English antiquarian (1597–1668)

Hannibal Baskerville (1597–1668), was an English antiquary.

Baskerville was the son of Sir Thomas Baskerville, a knight and commander of the English army in France, by Mary, daughter of Sir Thomas Throgmorton. He was born at Saint-Valery, in Picardy in northern France, on 5 April 1597. He himself states: 'I was christened by one Mr. Man, the preacher, and I had all the captains, about thirty-two, to be my godfathers, it being the custome so of the wars, when the generall hath a son (they say); but two only stood at the font or great bason: one was Sir Arthur Savage, the other I cannot remember his name.' His father died when he was only nine weeks old.
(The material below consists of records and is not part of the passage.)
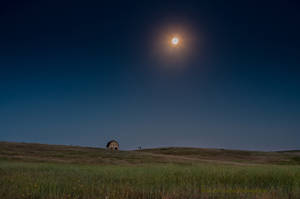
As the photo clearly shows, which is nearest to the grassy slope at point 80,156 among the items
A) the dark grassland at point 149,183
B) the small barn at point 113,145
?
the dark grassland at point 149,183

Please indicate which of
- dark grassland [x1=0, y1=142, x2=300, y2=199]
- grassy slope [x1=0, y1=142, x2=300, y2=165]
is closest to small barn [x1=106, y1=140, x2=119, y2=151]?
grassy slope [x1=0, y1=142, x2=300, y2=165]

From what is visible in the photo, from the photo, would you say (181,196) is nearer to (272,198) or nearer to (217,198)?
(217,198)

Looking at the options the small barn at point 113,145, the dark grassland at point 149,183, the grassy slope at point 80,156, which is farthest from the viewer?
the small barn at point 113,145

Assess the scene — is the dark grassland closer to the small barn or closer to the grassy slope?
the grassy slope

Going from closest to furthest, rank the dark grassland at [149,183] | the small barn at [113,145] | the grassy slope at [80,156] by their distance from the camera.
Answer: the dark grassland at [149,183]
the grassy slope at [80,156]
the small barn at [113,145]

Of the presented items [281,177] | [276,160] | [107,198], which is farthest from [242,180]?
[276,160]

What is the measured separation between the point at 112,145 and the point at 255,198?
Answer: 6114cm

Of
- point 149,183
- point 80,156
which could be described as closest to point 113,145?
point 80,156

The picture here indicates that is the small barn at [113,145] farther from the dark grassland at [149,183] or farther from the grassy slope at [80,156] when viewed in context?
the dark grassland at [149,183]

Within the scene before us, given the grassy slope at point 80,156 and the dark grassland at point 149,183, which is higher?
the dark grassland at point 149,183

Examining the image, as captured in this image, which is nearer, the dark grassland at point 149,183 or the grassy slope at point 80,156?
the dark grassland at point 149,183

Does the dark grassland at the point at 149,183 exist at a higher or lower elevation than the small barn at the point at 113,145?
higher

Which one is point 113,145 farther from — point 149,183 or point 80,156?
point 149,183

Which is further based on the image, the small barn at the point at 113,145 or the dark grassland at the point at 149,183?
the small barn at the point at 113,145
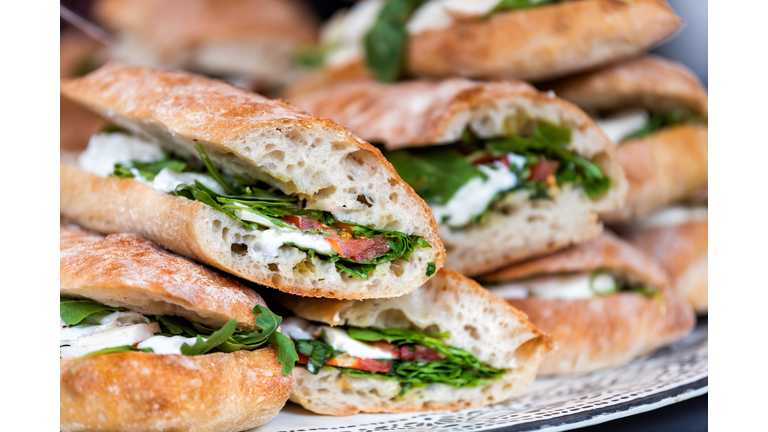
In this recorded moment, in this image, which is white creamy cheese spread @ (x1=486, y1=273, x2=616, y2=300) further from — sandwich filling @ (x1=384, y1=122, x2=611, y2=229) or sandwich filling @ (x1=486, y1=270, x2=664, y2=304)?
sandwich filling @ (x1=384, y1=122, x2=611, y2=229)

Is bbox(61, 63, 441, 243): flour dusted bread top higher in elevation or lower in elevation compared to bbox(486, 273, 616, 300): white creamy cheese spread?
higher

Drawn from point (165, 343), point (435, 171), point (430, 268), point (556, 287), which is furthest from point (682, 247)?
point (165, 343)

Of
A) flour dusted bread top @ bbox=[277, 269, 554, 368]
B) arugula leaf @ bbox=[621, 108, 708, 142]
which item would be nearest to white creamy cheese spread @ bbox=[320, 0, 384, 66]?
arugula leaf @ bbox=[621, 108, 708, 142]

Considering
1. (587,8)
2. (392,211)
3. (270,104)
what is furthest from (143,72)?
(587,8)

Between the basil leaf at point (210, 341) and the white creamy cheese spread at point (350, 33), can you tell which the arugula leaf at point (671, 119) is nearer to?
the white creamy cheese spread at point (350, 33)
He was instructed under the care of Henry Peacham, author of The Compleat Gentleman, and afterwards became a student of Brasenose College, Oxford.

He travelled a good deal on the continent, and spent the latter part of his life on his estate at Sunningwell, Berkshire. Anthony à Wood, who visited him there in February 1658–9, found him to be a melancholy and retired man, and was told that he gave the third or fourth part of his estate to the poor. Baskerville was so great a cherisher of wandering beggars that he built a large, barn-like place to receive them, and hung up a little bell at his back door for them to ring when they wanted anything. Indeed, he had been several times indicted at Abingdon sessions for harbouring beggars.

Hannibal Baskerville had sixteen sons and two daughters by his wife, Mary, daughter of Captain Nicholas Baskerville, second brother of Sir Thomas Baskerville. He was buried at Sunningwell on 18 March 1668.

In the Bodleian Library, among Dr. Rawlinson's manuscripts is 'A Transcript of some writings of Hanniball Baskervile esq.; as they were found scattered here & there in his manuscripts and books of account, and first a remembrance of some monuments and reliques in the church of St. Denniss and thereabouts in France by Hanniball Baskervyle who went into that country with an English ambassador in the reign of King James.’ This manuscript contains several curious particulars relating to Oxford and the persons educated there.